VÉRITÉ ET MENSONGE

Question quiz pour entrer dans le vif du sujet. Est-ce que l’adage qui prétend que toute vérité n’est pas bonne à dire est selon vous, VRAI ou FAUX ?

Peu importe votre réponse, on est loin d’être dans un sujet neutre quand on parle de vérité et de mensonge. On a tous nos propres expériences et notre opinion sur ce sujet. Pour ma part, j’ai eu droit à un traumatisme à l’automne dernier lors d’une formation en synergologie (science qui étudie la signification des mouvements du corps), en apprenant l’ampleur du phénomène du mensonge dans nos sociétés occidentales. Voici, entre autres, ce que j’ai appris qui m’a fortement remuée. Même si théoriquement nous le dénonçons, nous avons une grande facilité à tolérer et même à nous complaire avec le mensonge. Il y a des avantages à croire à certains mensonges. La vérité est parfois trop dérangeante pour qu’on ait envie de l’entendre. Nous mentons en moyenne 18 fois à l’heure. Nous nous faisons mentir entre 10 et 200 fois par jour. Les hommes mentent huit fois plus que les femmes lorsqu’ils parlent d’eux-mêmes. Les femmes pour leur part mentent davantage pour protéger leurs proches. Les couples non mariés se mentent trois fois plus que les couples mariés. Ma légendaire naïveté a été mise à rude épreuve. Moi qui depuis mon enfance avais fait de l’authenticité ma valeur charnière, j’ai été sidérée de prendre la mesure de l’omniprésence du mensonge et par le fait même de notre complaisance à le tolérer, voir même d’en être parfois complice.

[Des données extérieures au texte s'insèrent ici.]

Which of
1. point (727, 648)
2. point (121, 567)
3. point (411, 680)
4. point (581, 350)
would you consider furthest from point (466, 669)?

Je vais donc essayer de réfléchir avec vous sur pourquoi on ment autant et quels sont nos défis pour devenir plus vrais. Malheureusement, on doit reconnaître que notre société de consommation, basée sur l’image et le paraître nous conduit à nous accommoder facilement du mensonge. Notre hyper consommation nous fait baigner dans l’univers du faire semblant et de l’artificiel. D’ailleurs, la publicité qui nous fait croire qu’il faut posséder toujours davantage pour être plus heureux est par définition totalement mensongère. Elle nous maintient dans l’illusion et le déni. Elle réussit même à nous faire nous inventer des besoins. On fait semblant qu’on est heureux, pour faire comme les autres, pour plaire et se conformer aux standards sociaux, mais surtout pour nourrir notre égo qui a une soif insatiable de paraître et de reconnaissance.

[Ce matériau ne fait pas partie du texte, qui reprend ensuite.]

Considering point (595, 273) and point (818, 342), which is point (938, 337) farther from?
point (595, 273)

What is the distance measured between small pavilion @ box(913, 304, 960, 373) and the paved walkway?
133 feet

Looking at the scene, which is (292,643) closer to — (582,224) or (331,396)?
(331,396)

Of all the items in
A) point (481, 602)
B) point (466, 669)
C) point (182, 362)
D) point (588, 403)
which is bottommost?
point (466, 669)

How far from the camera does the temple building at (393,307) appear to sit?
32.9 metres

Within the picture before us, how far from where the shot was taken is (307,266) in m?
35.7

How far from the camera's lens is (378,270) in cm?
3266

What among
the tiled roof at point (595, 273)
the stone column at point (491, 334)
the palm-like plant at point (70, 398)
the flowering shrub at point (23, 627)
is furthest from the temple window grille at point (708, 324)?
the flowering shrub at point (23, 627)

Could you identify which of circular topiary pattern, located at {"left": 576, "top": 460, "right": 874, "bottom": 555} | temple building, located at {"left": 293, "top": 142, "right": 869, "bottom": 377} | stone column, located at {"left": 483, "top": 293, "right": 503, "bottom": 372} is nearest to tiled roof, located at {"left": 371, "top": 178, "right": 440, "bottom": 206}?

Il y a dérive quand pour rassurer notre besoin de sécurité, les compagnies d’assurances, qui font des milliards de profits, nous convainquent que l’on doit absolument être assuré mur à mur. Il y a dérive quand on nous convainc que notre réussite sociale se mesure à la valeur de notre auto et de notre maison. Il y a dérive quand les produits de beauté sont essentiellement destinés à cacher, à camoufler, à mentir. Il y a dérive quand la publicité nous affirme que le Nutella est un excellent choix alimentaire pour les enfants au déjeuner.

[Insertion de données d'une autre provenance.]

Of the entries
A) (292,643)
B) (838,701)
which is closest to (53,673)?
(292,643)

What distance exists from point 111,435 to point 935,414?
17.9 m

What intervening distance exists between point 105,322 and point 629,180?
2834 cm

Si notre société de consommation nous conduit irrémédiablement au mensonge, il faut bien reconnaître que l’être humain mentait bien avant l’arrivée des WalMart. Quelles sont les raisons qui nous incitent à mentir aux autres ? Fondamentalement, on ment pour se protéger. Pour protéger notre image qu’on veut maintenir belle et positive auprès de notre entourage. Le mensonge nous sert de cachette pour ne pas révéler des aspects de nous que l’on a occultés, car selon nous, les révéler pourrait nous faire perdre la face … et notre place. Au fond, c’est la peur d’être rejeté et de ne pas être aimé qui nous fait, la plupart du temps inconsciemment, agir avec inauthenticité. Cette peur de ne rien valoir et de se retrouver exclu est si viscérale qu’elle nous fait adopter la stratégie de « séduction » où l’on peut se maintenir toute une vie dans le mensonge, caché derrière l’image que l’on projette de soi, bien à l’abri derrière nos masques. Sans trop s’en rendre compte, ce pattern nous fait entrer subtilement dans un mécanisme de déconnexion de soi : le déni, le refoulement, la fuite, la justification, la rationalisation, la défensive, etc. Tous les moyens sont bons pour ne pas se rencontrer en vérité. Ainsi, on arrive à ne plus être capable de voir la réalité telle qu’elle est, on la déforme à partir du faux moi défensif qu’on s’est construit. Ce faux moi nous sert à nous protéger de nos blessures d’amour et de valorisation. On se coupe de notre senti, pour éviter de contacter ce qui fait mal. On se coupe de la souffrance que l’on a enfoui très loin … au point de ne peut-être même plus s’en souvenir.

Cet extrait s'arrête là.